Portion of a data file:
━━━━━━━━━━

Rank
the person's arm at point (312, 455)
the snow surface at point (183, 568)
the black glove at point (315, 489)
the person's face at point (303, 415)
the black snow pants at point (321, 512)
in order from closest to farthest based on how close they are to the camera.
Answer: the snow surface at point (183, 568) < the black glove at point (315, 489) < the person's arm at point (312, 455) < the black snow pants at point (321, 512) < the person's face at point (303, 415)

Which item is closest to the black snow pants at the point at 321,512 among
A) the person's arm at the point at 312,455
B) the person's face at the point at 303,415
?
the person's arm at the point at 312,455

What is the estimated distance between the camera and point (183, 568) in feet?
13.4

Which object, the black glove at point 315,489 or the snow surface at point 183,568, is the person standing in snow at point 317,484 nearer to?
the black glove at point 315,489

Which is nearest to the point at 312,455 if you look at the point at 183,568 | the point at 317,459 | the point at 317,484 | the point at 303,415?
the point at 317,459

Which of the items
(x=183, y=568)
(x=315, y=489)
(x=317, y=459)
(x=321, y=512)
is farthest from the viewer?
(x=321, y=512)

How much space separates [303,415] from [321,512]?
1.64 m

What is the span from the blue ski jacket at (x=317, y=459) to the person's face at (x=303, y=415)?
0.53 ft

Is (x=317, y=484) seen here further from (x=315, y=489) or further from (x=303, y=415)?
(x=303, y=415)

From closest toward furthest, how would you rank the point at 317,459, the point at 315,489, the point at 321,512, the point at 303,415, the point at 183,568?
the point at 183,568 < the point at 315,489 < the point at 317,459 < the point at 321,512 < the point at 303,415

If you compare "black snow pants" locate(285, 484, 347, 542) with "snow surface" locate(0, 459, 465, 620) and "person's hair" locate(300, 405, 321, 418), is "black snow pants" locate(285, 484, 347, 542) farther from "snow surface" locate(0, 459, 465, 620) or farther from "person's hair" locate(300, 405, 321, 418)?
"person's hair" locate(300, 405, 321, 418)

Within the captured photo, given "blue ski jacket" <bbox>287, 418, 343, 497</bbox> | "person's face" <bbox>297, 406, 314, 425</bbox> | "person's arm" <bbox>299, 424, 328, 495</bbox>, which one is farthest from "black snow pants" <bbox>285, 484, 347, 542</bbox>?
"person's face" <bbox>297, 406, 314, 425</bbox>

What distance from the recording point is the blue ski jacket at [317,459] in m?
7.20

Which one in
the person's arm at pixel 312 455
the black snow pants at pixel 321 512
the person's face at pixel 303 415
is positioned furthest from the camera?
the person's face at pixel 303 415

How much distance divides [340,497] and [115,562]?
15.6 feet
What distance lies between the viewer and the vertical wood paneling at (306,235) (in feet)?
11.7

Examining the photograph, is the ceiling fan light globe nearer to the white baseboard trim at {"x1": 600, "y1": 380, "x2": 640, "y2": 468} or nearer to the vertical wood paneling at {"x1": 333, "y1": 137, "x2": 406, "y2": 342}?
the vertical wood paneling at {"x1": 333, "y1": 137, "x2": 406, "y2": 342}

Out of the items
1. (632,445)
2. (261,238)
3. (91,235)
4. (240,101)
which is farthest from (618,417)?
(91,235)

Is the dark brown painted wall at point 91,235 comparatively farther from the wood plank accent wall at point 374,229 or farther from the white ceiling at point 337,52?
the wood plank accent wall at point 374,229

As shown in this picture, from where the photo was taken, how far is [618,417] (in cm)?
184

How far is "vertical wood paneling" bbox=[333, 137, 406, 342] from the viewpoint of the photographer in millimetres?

━━━━━━━━━━

Work instructions -> List each line of the entries above that contains the string "blue".

Worked answer ->
What is the span from the blue ski jacket at (x=317, y=459) to the person's face at (x=303, y=415)?
Within the captured photo, given "blue ski jacket" <bbox>287, 418, 343, 497</bbox> | "person's face" <bbox>297, 406, 314, 425</bbox> | "person's arm" <bbox>299, 424, 328, 495</bbox>, which one is farthest from "black snow pants" <bbox>285, 484, 347, 542</bbox>?
What distance from the recording point is the blue ski jacket at [317,459] in m?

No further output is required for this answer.